I mentioned that this operation is not compatible with a corresponding operation on $\mathbb{R}^2$. On one hand, this is the case because we are thinking of $\mathbb{R}^2$ as a vector space. And in a vector space, multiplication of two vectors need not be defined. So, this operation of multiplication is some sort of extra property possessed by the complex numbers that is not possessed by the vector space $\mathbb{R}^2$. This doesn't really change anything that I've already said, however. We can still think of complex numbers as points in $\mathbb{R}^2$. We just have to remember this extra rule for what happens to two points when we multiply them together.

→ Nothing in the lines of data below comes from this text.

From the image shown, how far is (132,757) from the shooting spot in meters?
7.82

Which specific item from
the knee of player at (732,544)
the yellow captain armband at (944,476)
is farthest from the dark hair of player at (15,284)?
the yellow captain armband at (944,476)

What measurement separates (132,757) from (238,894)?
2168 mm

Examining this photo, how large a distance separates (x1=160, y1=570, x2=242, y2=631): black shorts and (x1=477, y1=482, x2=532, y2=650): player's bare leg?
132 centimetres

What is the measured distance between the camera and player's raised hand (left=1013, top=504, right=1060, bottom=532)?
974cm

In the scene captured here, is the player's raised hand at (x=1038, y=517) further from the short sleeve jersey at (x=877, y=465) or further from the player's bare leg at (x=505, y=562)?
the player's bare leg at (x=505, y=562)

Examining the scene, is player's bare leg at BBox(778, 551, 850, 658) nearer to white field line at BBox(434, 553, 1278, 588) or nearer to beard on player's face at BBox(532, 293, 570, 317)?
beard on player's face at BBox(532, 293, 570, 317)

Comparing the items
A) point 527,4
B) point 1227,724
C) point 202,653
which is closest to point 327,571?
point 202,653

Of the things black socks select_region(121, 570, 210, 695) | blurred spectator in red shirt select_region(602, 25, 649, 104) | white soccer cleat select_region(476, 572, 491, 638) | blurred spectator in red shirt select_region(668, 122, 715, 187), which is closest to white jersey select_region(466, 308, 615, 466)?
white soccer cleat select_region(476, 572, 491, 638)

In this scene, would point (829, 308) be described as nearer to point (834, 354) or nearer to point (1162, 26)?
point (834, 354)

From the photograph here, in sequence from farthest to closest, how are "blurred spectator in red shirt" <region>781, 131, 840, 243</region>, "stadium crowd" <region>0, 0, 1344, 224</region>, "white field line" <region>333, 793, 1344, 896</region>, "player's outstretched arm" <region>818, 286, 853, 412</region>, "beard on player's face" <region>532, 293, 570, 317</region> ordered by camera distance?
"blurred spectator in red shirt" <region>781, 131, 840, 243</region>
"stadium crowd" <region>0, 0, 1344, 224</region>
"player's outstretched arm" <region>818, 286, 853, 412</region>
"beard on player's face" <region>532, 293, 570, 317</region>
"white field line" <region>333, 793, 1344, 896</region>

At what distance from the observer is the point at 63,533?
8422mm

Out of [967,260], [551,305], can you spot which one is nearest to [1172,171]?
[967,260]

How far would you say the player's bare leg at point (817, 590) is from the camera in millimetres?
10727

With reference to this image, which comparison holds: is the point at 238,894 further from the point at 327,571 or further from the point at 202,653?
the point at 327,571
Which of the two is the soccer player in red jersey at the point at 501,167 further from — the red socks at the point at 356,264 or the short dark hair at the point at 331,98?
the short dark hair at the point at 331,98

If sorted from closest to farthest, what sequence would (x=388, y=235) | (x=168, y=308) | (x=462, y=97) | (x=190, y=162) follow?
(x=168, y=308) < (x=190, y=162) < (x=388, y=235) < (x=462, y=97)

And finally, some more detail if you still happen to be interested. We can define multiplication of elements in $\mathbb{R}^2$, and the natural way to do this is to say that for $a,b,c,d \in \mathbb{R}$
$$ (a,b) \cdot (c,d) = (ac, bc) $$
This makes $\mathbb{R}^2$ into a ring. This way of multiplying elements, however, is not the same as the way we multiply elements in $\mathbb{C}$ because in $\mathbb{C}$ we have the relation that $i^2 = -1$, which changes things slightly. The precise way to state this difference is to say that $\mathbb{R}^2$ and $\mathbb{C}$ are not isomorphic as rings. Again though, this often doesn't matter to us, because in the situations where we want to think of $\mathbb{C}$ as $\mathbb{R}^2$ we are thinking of their compatibility as vector spaces, not as rings.
Best Answer
There are several other useful extensions of $\mathbb{R}$. You can google quaternions (real dimension 4) and octonions (real dimension 8). Each time the dimension increases, we loose some property of $\mathbb{R}$. For example multiplication of quaternions is not commutative, and for octonions it is not associative. But there is a theorem of Frobenius which say that in some natural sense these are all possible extensions of $\mathbb{R}$.